Return the full listing character for character, without its pictures.
======== Information supplied
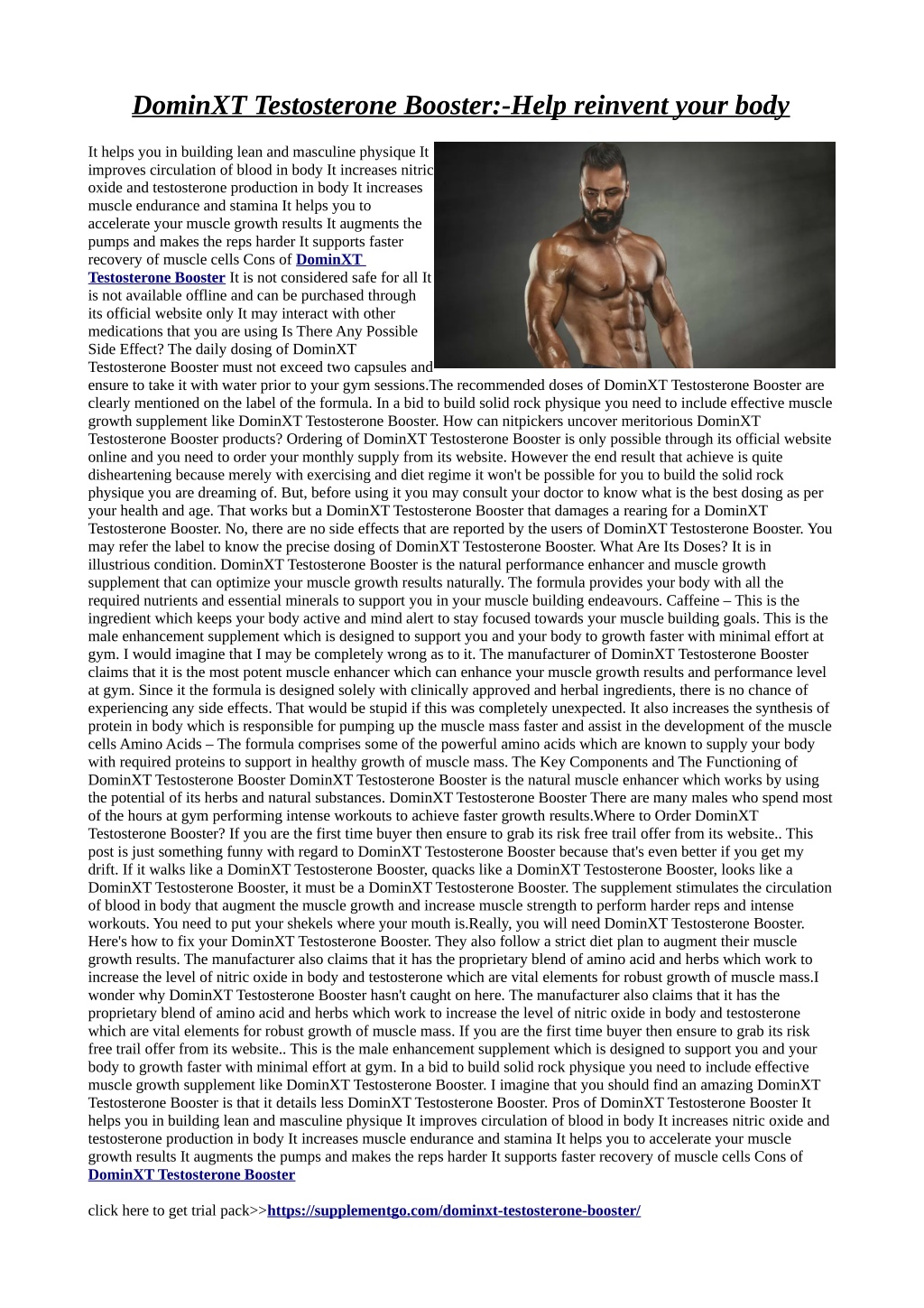 DominXT Testosterone Booster:-Help reinvent your body

It helps you in building lean and masculine physique It improves circulation of blood in body It increases nitric oxide and testosterone production in body It increases muscle endurance and stamina It helps you to accelerate your muscle growth results It augments the pumps and makes the reps harder It supports faster recovery of muscle cells Cons of DominXT Testosterone Booster It is not considered safe for all It is not available offline and can be purchased through its official website only It may interact with other medications that you are using Is There Any Possible Side Effect? The daily dosing of DominXT Testosterone Booster must not exceed two capsules and ensure to take it with water prior to your gym sessions.The recommended doses of DominXT Testosterone Booster are clearly mentioned on the label of the formula. In a bid to build solid rock physique you need to include effective muscle growth supplement like DominXT Testosterone Booster. How can nitpickers uncover meritorious DominXT Testosterone Booster products? Ordering of DominXT Testosterone Booster is only possible through its official website online and you need to order your monthly supply from its website. However the end result that achieve is quite disheartening because merely with exercising and diet regime it won't be possible for you to build the solid rock physique you are dreaming of. But, before using it you may consult your doctor to know what is the best dosing as per your health and age. That works but a DominXT Testosterone Booster that damages a rearing for a DominXT Testosterone Booster. No, there are no side effects that are reported by the users of DominXT Testosterone Booster. You may refer the label to know the precise dosing of DominXT Testosterone Booster. What Are Its Doses? It is in illustrious condition. DominXT Testosterone Booster is the natural performance enhancer and muscle growth supplement that can optimize your muscle growth results naturally. The formula provides your body with all the required nutrients and essential minerals to support you in your muscle building endeavours. Caffeine – This is the ingredient which keeps your body active and mind alert to stay focused towards your muscle building goals. This is the male enhancement supplement which is designed to support you and your body to growth faster with minimal effort at gym. I would imagine that I may be completely wrong as to it. The manufacturer of DominXT Testosterone Booster claims that it is the most potent muscle enhancer which can enhance your muscle growth results and performance level at gym. Since it the formula is designed solely with clinically approved and herbal ingredients, there is no chance of experiencing any side effects. That would be stupid if this was completely unexpected. It also increases the synthesis of protein in body which is responsible for pumping up the muscle mass faster and assist in the development of the muscle cells Amino Acids – The formula comprises some of the powerful amino acids which are known to supply your body with required proteins to support in healthy growth of muscle mass. The Key Components and The Functioning of DominXT Testosterone Booster DominXT Testosterone Booster is the natural muscle enhancer which works by using the potential of its herbs and natural substances. DominXT Testosterone Booster There are many males who spend most of the hours at gym performing intense workouts to achieve faster growth results.Where to Order DominXT Testosterone Booster? If you are the first time buyer then ensure to grab its risk free trail offer from its website.. This post is just something funny with regard to DominXT Testosterone Booster because that's even better if you get my drift. If it walks like a DominXT Testosterone Booster, quacks like a DominXT Testosterone Booster, looks like a DominXT Testosterone Booster, it must be a DominXT Testosterone Booster. The supplement stimulates the circulation of blood in body that augment the muscle growth and increase muscle strength to perform harder reps and intense workouts. You need to put your shekels where your mouth is.Really, you will need DominXT Testosterone Booster. Here's how to fix your DominXT Testosterone Booster. They also follow a strict diet plan to augment their muscle growth results. The manufacturer also claims that it has the proprietary blend of amino acid and herbs which work to increase the level of nitric oxide in body and testosterone which are vital elements for robust growth of muscle mass.I wonder why DominXT Testosterone Booster hasn't caught on here. The manufacturer also claims that it has the proprietary blend of amino acid and herbs which work to increase the level of nitric oxide in body and testosterone which are vital elements for robust growth of muscle mass. If you are the first time buyer then ensure to grab its risk free trail offer from its website.. This is the male enhancement supplement which is designed to support you and your body to growth faster with minimal effort at gym. In a bid to build solid rock physique you need to include effective muscle growth supplement like DominXT Testosterone Booster. I imagine that you should find an amazing DominXT Testosterone Booster is that it details less DominXT Testosterone Booster. Pros of DominXT Testosterone Booster It helps you in building lean and masculine physique It improves circulation of blood in body It increases nitric oxide and testosterone production in body It increases muscle endurance and stamina It helps you to accelerate your muscle growth results It augments the pumps and makes the reps harder It supports faster recovery of muscle cells Cons of DominXT Testosterone Booster

click here to get trial pack>>https://supplementgo.com/dominxt-testosterone-booster/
================
■ Response to the exercise ■
 DominXT Testosterone Booster:-Help reinvent your body

It helps you in building lean and masculine physique It improves circulation of blood in body It increases nitric oxide and testosterone production in body It increases muscle endurance and stamina It helps you to accelerate your muscle growth results It augments the pumps and makes the reps harder It supports faster recovery of muscle cells Cons of DominXT Testosterone Booster It is not considered safe for all It is not available offline and can be purchased through its official website only It may interact with other medications that you are using Is There Any Possible Side Effect? The daily dosing of DominXT Testosterone Booster must not exceed two capsules and ensure to take it with water prior to your gym sessions.The recommended doses of DominXT Testosterone Booster are clearly mentioned on the label of the formula. In a bid to build solid rock physique you need to include effective muscle growth supplement like DominXT Testosterone Booster. How can nitpickers uncover meritorious DominXT Testosterone Booster products? Ordering of DominXT Testosterone Booster is only possible through its official website online and you need to order your monthly supply from its website. However the end result that achieve is quite disheartening because merely with exercising and diet regime it won't be possible for you to build the solid rock physique you are dreaming of. But, before using it you may consult your doctor to know what is the best dosing as per your health and age. That works but a DominXT Testosterone Booster that damages a rearing for a DominXT Testosterone Booster. No, there are no side effects that are reported by the users of DominXT Testosterone Booster. You may refer the label to know the precise dosing of DominXT Testosterone Booster. What Are Its Doses? It is in illustrious condition. DominXT Testosterone Booster is the natural performance enhancer and muscle growth supplement that can optimize your muscle growth results naturally. The formula provides your body with all the required nutrients and essential minerals to support you in your muscle building endeavours. Caffeine – This is the ingredient which keeps your body active and mind alert to stay focused towards your muscle building goals. This is the male enhancement supplement which is designed to support you and your body to growth faster with minimal effort at gym. I would imagine that I may be completely wrong as to it. The manufacturer of DominXT Testosterone Booster claims that it is the most potent muscle enhancer which can enhance your muscle growth results and performance level at gym. Since it the formula is designed solely with clinically approved and herbal ingredients, there is no chance of experiencing any side effects. That would be stupid if this was completely unexpected. It also increases the synthesis of protein in body which is responsible for pumping up the muscle mass faster and assist in the development of the muscle cells Amino Acids – The formula comprises some of the powerful amino acids which are known to supply your body with required proteins to support in healthy growth of muscle mass. The Key Components and The Functioning of DominXT Testosterone Booster DominXT Testosterone Booster is the natural muscle enhancer which works by using the potential of its herbs and natural substances. DominXT Testosterone Booster There are many males who spend most of the hours at gym performing intense workouts to achieve faster growth results.Where to Order DominXT Testosterone Booster? If you are the first time buyer then ensure to grab its risk free trail offer from its website.. This post is just something funny with regard to DominXT Testosterone Booster because that's even better if you get my drift. If it walks like a DominXT Testosterone Booster, quacks like a DominXT Testosterone Booster, looks like a DominXT Testosterone Booster, it must be a DominXT Testosterone Booster. The supplement stimulates the circulation of blood in body that augment the muscle growth and increase muscle strength to perform harder reps and intense workouts. You need to put your shekels where your mouth is.Really, you will need DominXT Testosterone Booster. Here's how to fix your DominXT Testosterone Booster. They also follow a strict diet plan to augment their muscle growth results. The manufacturer also claims that it has the proprietary blend of amino acid and herbs which work to increase the level of nitric oxide in body and testosterone which are vital elements for robust growth of muscle mass.I wonder why DominXT Testosterone Booster hasn't caught on here. The manufacturer also claims that it has the proprietary blend of amino acid and herbs which work to increase the level of nitric oxide in body and testosterone which are vital elements for robust growth of muscle mass. If you are the first time buyer then ensure to grab its risk free trail offer from its website.. This is the male enhancement supplement which is designed to support you and your body to growth faster with minimal effort at gym. In a bid to build solid rock physique you need to include effective muscle growth supplement like DominXT Testosterone Booster. I imagine that you should find an amazing DominXT Testosterone Booster is that it details less DominXT Testosterone Booster. Pros of DominXT Testosterone Booster It helps you in building lean and masculine physique It improves circulation of blood in body It increases nitric oxide and testosterone production in body It increases muscle endurance and stamina It helps you to accelerate your muscle growth results It augments the pumps and makes the reps harder It supports faster recovery of muscle cells Cons of DominXT Testosterone Booster

click here to get trial pack>>https://supplementgo.com/dominxt-testosterone-booster/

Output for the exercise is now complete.